** Text **
++++++++++++++++++++

I have paired 4 line fastq reads of the usual form (example):
@SEQ_ID/read1
GATTTGGGGTTCAAAGCAGTATCGATCAAATAGTAAATCCATTTGTTCATTAACTCACAGTT
+
!''*((((***+))%%%++)(%%%%).1***-+*''))**55CCF>>>>>>CCCCCCC65CC
@SEQ_ID/read2
TTCTGAACGTTCTCGTAGCTAGCTTATCGCGATAGCTAGACGATCGCGATCGATGCGGCTAG
+
))**5!%%CC65%)''*((((***+))%%CCCC%++)(%.1***-+*''5CCF>>>>C*''5
The first 8 bases of each read is a random barcode (GATTTGGG in @SEQ_ID/read1) while the next 4 bases are a vector constant (GTTC).
I have been fumbling about trying to use Python to:
- Remove the barcode and vector piece from the sequence line.

++++++++++++++++++++

** Records shown **
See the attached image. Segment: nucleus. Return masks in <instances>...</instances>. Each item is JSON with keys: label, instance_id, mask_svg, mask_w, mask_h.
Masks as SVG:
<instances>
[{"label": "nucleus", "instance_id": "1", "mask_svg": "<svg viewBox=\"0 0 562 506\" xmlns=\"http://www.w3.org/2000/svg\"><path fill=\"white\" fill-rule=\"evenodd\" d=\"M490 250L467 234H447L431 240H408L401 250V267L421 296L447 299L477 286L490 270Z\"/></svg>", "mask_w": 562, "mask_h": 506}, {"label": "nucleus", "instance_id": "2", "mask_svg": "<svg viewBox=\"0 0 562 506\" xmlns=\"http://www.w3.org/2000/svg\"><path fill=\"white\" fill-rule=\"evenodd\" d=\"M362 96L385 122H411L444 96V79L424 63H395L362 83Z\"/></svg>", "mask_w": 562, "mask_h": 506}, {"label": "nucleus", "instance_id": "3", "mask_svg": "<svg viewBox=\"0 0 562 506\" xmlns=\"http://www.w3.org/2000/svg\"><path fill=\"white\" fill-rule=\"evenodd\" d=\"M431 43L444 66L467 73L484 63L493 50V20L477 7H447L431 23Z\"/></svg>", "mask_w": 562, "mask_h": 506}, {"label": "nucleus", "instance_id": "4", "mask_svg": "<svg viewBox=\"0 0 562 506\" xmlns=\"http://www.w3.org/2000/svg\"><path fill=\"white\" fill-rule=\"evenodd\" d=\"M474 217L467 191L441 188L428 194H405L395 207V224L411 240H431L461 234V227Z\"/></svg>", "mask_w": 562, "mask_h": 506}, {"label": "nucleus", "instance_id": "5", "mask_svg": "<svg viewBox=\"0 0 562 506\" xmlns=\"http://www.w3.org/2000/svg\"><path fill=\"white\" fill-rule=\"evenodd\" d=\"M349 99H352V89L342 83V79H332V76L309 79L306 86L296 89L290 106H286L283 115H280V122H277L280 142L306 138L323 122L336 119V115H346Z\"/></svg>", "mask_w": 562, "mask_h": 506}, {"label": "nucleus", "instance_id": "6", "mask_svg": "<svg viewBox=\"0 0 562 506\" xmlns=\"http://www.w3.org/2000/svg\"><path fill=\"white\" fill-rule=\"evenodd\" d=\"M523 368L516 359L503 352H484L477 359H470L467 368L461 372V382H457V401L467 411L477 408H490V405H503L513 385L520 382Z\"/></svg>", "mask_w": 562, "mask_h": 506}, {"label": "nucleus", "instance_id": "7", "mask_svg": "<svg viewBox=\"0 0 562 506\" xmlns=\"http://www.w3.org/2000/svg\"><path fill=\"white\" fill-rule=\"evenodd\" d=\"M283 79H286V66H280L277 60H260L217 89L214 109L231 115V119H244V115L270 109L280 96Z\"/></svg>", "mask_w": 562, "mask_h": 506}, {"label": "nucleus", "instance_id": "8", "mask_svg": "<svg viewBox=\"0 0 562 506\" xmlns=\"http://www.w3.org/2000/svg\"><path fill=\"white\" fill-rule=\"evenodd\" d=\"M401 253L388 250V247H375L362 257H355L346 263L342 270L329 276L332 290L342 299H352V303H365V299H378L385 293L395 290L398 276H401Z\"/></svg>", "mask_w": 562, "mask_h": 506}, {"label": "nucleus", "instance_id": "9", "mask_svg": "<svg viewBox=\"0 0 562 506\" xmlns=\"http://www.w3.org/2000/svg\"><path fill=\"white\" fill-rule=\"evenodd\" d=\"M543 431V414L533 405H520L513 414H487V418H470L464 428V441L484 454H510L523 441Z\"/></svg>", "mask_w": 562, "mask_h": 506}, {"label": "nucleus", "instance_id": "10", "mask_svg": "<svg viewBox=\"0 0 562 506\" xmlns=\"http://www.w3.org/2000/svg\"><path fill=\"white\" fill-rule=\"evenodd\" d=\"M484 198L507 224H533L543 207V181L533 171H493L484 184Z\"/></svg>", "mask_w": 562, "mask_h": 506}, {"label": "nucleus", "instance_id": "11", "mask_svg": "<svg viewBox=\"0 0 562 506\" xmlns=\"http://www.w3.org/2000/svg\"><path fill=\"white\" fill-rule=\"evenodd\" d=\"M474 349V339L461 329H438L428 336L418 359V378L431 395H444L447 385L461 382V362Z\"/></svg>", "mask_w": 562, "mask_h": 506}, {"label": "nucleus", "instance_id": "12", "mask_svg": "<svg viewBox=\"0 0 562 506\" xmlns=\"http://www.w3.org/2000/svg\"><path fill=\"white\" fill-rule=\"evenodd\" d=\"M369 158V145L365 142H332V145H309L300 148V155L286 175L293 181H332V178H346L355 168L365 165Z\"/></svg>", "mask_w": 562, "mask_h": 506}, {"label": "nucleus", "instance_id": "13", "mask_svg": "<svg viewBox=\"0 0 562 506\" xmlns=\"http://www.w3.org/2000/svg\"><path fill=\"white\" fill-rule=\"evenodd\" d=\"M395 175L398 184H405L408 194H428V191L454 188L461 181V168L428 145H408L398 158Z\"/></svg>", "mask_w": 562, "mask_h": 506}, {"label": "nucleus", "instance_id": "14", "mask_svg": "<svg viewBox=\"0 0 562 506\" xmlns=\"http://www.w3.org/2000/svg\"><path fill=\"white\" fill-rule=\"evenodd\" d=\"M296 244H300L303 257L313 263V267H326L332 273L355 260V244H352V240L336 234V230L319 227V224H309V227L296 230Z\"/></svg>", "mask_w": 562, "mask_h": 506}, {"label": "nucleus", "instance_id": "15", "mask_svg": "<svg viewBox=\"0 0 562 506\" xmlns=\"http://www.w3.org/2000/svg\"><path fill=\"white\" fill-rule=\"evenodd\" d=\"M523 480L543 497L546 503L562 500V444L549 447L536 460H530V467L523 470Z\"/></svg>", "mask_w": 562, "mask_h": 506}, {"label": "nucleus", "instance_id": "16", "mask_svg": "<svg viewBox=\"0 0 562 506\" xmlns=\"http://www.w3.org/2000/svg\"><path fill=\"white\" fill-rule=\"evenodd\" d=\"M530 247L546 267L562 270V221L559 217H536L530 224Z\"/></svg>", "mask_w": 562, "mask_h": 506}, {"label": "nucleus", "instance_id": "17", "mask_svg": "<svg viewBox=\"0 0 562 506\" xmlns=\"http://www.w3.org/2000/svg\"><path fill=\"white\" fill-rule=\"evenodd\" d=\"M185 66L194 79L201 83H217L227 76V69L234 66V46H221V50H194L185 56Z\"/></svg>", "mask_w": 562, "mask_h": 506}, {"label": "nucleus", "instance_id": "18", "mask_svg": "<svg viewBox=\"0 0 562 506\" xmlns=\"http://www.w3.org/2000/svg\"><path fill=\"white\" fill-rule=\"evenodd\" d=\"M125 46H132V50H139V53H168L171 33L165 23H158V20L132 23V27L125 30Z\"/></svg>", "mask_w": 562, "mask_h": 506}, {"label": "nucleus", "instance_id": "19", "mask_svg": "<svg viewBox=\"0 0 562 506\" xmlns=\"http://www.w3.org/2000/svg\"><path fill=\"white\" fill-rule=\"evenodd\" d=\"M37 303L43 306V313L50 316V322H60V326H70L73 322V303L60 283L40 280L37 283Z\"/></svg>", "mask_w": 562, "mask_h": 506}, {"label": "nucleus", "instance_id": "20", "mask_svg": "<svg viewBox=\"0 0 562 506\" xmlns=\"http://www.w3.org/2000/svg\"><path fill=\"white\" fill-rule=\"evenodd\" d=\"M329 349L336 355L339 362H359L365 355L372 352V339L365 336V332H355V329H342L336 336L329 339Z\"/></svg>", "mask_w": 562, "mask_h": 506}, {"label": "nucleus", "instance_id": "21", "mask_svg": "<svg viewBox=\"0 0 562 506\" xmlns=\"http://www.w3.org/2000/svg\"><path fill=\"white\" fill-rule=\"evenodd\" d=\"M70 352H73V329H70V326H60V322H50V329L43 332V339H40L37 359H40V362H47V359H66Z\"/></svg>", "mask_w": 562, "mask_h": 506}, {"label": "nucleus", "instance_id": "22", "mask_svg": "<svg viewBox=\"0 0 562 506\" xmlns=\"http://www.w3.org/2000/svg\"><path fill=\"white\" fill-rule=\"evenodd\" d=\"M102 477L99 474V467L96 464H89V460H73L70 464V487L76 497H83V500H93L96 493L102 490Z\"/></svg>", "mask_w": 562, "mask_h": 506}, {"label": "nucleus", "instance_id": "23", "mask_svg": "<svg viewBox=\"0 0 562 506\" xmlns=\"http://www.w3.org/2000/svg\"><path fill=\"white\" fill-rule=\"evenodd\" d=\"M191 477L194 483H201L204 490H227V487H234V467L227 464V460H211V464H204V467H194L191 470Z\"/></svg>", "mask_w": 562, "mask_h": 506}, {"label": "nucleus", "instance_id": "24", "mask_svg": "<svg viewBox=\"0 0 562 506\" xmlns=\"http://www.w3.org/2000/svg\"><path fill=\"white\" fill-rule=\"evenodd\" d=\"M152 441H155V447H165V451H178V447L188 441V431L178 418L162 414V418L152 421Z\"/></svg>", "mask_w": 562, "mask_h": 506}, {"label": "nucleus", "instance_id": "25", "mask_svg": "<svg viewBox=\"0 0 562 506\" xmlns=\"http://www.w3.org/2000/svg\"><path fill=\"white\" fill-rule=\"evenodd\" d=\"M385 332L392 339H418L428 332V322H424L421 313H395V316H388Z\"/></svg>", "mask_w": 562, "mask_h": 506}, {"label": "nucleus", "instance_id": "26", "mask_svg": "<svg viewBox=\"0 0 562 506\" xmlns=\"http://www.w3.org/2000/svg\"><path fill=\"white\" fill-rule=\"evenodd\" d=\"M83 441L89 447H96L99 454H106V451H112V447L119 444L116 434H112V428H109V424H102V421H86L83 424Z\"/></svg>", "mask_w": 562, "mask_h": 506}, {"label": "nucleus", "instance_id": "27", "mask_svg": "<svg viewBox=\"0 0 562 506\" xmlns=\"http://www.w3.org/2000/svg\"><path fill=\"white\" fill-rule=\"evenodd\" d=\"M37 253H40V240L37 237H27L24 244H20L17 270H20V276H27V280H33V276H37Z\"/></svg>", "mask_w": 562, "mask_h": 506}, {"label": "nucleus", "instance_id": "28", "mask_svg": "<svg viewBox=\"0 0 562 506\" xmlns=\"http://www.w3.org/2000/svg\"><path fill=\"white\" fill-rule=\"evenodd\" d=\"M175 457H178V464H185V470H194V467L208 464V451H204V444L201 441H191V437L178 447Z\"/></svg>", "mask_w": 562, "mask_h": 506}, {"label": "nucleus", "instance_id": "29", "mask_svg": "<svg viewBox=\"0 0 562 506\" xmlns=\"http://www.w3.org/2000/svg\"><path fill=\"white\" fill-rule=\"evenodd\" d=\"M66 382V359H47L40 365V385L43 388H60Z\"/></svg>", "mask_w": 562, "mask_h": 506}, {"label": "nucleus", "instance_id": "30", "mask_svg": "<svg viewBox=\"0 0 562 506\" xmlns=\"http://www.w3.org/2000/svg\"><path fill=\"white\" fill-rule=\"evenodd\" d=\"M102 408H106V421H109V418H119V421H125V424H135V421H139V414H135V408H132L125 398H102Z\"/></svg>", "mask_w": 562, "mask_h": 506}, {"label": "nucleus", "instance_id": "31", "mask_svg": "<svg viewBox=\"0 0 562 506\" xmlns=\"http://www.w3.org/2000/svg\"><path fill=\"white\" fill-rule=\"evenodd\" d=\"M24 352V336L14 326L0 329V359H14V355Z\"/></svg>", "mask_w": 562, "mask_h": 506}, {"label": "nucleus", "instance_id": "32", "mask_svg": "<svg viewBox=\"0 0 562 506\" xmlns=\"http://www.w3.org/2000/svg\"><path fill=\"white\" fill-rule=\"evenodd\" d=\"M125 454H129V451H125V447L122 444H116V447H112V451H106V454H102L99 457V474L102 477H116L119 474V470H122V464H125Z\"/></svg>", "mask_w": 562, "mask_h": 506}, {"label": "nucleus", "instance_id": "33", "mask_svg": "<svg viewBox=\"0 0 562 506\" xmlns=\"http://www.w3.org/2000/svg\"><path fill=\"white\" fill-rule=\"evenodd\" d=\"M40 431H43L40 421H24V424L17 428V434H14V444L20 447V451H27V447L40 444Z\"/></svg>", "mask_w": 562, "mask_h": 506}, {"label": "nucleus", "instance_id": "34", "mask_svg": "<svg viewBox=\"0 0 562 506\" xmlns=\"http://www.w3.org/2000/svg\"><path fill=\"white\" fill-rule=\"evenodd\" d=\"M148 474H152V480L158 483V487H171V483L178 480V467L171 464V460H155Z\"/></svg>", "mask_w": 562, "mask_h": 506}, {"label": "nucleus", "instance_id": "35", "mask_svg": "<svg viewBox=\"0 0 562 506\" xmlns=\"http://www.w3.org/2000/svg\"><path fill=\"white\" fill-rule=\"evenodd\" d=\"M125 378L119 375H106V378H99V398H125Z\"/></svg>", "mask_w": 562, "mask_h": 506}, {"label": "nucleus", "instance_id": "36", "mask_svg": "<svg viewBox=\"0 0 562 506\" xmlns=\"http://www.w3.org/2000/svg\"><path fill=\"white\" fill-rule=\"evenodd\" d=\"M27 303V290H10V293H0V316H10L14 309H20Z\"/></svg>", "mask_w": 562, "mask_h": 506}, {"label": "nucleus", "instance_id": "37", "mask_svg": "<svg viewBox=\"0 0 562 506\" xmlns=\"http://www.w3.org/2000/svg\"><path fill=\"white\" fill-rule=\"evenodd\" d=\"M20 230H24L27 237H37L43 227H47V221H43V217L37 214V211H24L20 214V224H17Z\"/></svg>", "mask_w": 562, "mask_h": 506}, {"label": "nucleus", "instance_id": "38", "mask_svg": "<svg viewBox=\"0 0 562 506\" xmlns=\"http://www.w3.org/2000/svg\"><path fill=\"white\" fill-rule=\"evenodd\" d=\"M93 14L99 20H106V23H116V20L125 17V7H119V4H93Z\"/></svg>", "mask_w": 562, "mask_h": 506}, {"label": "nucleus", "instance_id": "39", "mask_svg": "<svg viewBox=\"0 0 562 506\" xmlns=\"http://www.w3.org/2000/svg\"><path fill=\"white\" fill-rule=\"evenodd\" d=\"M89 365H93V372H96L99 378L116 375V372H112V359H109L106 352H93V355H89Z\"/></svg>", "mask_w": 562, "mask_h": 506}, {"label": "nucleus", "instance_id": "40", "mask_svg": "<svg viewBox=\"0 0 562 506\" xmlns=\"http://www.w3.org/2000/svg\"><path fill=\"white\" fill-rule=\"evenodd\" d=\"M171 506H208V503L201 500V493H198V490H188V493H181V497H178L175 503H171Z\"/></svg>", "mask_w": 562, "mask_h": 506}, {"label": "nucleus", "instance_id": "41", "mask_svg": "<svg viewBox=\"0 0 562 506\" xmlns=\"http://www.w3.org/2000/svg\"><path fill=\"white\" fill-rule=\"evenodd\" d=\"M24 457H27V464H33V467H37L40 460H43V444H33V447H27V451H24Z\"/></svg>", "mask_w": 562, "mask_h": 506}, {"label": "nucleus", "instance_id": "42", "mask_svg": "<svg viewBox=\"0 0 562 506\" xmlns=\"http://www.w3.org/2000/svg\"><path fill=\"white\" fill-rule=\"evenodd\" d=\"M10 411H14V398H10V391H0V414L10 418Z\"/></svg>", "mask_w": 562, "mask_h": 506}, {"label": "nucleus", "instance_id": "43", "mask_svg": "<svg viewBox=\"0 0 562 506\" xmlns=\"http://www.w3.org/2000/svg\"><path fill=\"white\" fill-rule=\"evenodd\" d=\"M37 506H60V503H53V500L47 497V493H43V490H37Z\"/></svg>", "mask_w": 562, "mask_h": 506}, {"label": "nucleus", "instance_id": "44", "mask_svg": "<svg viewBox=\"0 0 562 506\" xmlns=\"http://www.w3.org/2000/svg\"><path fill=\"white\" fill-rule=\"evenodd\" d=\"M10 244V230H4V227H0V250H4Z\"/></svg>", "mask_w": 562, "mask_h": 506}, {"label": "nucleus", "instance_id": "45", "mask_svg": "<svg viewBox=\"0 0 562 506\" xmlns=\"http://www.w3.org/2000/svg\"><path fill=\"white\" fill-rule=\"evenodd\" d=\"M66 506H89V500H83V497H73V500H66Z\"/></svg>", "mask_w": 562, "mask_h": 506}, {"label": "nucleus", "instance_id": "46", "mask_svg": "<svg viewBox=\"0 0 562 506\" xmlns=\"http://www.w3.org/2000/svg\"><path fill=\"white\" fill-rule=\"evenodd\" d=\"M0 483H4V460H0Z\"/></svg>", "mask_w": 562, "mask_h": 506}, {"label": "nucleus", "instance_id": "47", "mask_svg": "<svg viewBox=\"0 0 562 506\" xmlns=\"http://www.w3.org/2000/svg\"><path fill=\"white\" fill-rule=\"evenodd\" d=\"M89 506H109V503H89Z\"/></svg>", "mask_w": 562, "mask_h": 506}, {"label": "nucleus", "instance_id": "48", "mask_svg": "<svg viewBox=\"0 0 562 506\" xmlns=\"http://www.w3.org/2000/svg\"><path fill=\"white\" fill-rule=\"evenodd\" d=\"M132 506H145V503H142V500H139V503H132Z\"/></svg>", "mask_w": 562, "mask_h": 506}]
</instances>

++++++++++++++++++++

** To do **
A. Answer each question from the fastq post.
(i) How many lines make up each of the fastq reads described?
(ii) How many bases at the start of each read form the random barcode?
(iii) Which programming language is being tried for the task?
B. Print the part of the fastq post from "I have paired" up to and including "the sequence line.".

** Answers given **
A.
(i) 4
(ii) 8
(iii) Python

B.
I have paired 4 line fastq reads of the usual form (example):
@SEQ_ID/read1
GATTTGGGGTTCAAAGCAGTATCGATCAAATAGTAAATCCATTTGTTCATTAACTCACAGTT
+
!''*((((***+))%%%++)(%%%%).1***-+*''))**55CCF>>>>>>CCCCCCC65CC
@SEQ_ID/read2
TTCTGAACGTTCTCGTAGCTAGCTTATCGCGATAGCTAGACGATCGCGATCGATGCGGCTAG
+
))**5!%%CC65%)''*((((***+))%%CCCC%++)(%.1***-+*''5CCF>>>>C*''5
The first 8 bases of each read is a random barcode (GATTTGGG in @SEQ_ID/read1) while the next 4 bases are a vector constant (GTTC).
I have been fumbling about trying to use Python to:
- Remove the barcode and vector piece from the sequence line.